2015
Segnali di vita
Dopo il pari, molto particolare, maturato contro il Verona le strade da seguire possono essere due: da un lato il disfattismo generato dalla rabbia per l’ennesima vittoria mancata, dall’altro la voglia di pensare ancora positivo nonostante le difficoltà dettate dalla classifica sempre più corta e dal momento non certo brillantissimo della stagione, sicuramente il momento più delicato e spigoloso. Il tutto a cinque giornate dalla fine e con la corsa all’Europa che somiglia a un thriller: Genoa a -1, Fiorentina a -2, Torino e Inter a -3. C’è posto per due, a caccia del posto ci andranno in cinque, fino alla fine. Io allora suggerisco solo una cosa: inutile ora lasciarsi andare, inutile sbuffare anche laddove si avrebbe ragione, giusto piuttosto fare quadrato e limitarsi a guardare solo ed esclusivamente dentro le mura di casa propria. Lo dico soprattutto a margine di un 1-1 strano, ripeto, in cui non ho visto fuochi d’artificio ma neppure un gruppo privo di fame. E allora credo sia giusto ripartire da qui.
La Sampdoria purtroppo, è qui la nota maggiormente dolente, si è fatta di nuovo male da sola. Parlo dell’ingenuità di Acquah che ha costretto in 10 la squadra per quasi un tempo di gioco, parlo della gestione ingenua dell’1-0 sudato e meritato ma poi gettato al vento in un attimo, parlo anche di alcune scelte non totalmente condivisibili da parte di Mihajlovic. In mezzo però ci sta pure un bel pò di mala sorte, a questo giro: arbitraggio così così, un paio di situazioni in area di rigore ospite su Regini e De Silvestri da rivedere, gli avversari pronti a punirti al minimo errore. Insomma non gira neppure bene, diciamocelo. Ecco che il momento continua ad essere molto delicato.
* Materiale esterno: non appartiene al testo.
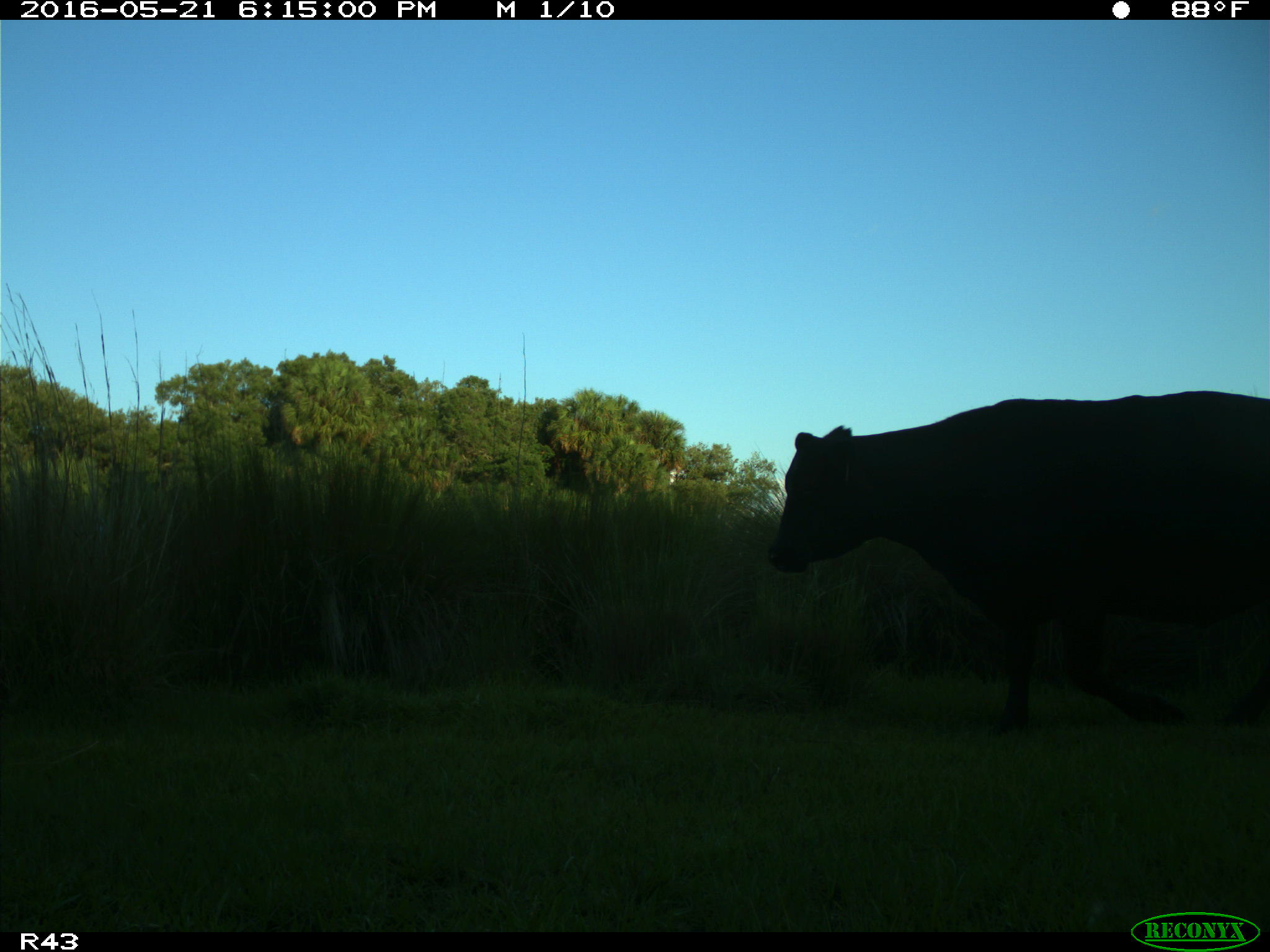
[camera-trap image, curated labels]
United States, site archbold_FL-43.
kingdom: Animalia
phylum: Chordata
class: Mammalia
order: Artiodactyla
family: Bovidae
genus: Bos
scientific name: Bos taurus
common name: domestic cow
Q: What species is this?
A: Bos taurus (domestic cow).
I rimedi per uscire dalle sabbie mobili non sono moltissimi, specie dopo aver perso l’uomo probabilmente più importante, cioè Eder. L’altro dato lampante è rappresentato dalla condizione fisica: la Samp su questo fronte è in svantaggio rispetto alle antagoniste, forse più vicina alla Fiorentina (spremuta dalle coppe) e all’Inter (in rimonta, vero, ma datemi la metà della buona sorte dei nerazzurri e si lotterebbe ancora per la Champions) ma comunque visibilmente sulle gambe. Che fare? Ad oggi servono scelte coraggiose, dettate in primis proprio da valutazioni di tipo psico-fisico: chi sta meglio gioca, punto. Magari anche senza badare al fioretto e cercando il più possibile di sferrare gli ultimi affondi di spada. Per fare nomi e cognomi: Obiang e Duncan corrono, Eto’o e Muriel possono spostare le partite anche se a ritmi non elevati (dal colombiano mi aspetto di più, comunque), Bergessio a gara in corso lotta. A cinque turni dal traguardo credo non si possa prescindere da loro, o almeno dal loro impiego nei tempi giusti. Esperimenti del tecnico e applausi ironici al pubblico da parte dei giocatori non servono a nulla. Più chiaro di così.
In tanti diranno che si è già buttato via troppo. Comprendo la rabbia e sono il primo che ha sempre sottolineato il calo preoccupante e la confusione infruttuosa di Sinisa, specie alla voce “cosa voglio fare da grande?”. Eppure analizzo il presente e dico che crederci sempre è l’unica cosa sensata, oggi, anche andando mezzo centimetro più in là: la Juve è durissima, dentro un turno che sulla carta può agevolare le altre squadre. Tradotto: o si spinge per l’impresa, con coraggio e senza fronzoli, o tra quattro giorni si è qui a imprecare facendo ancor più rumore. E oggi a questa Samp il baccano serve davvero a poco. Piuttosto serve lottare. Perché la lotta è di quelle durissime.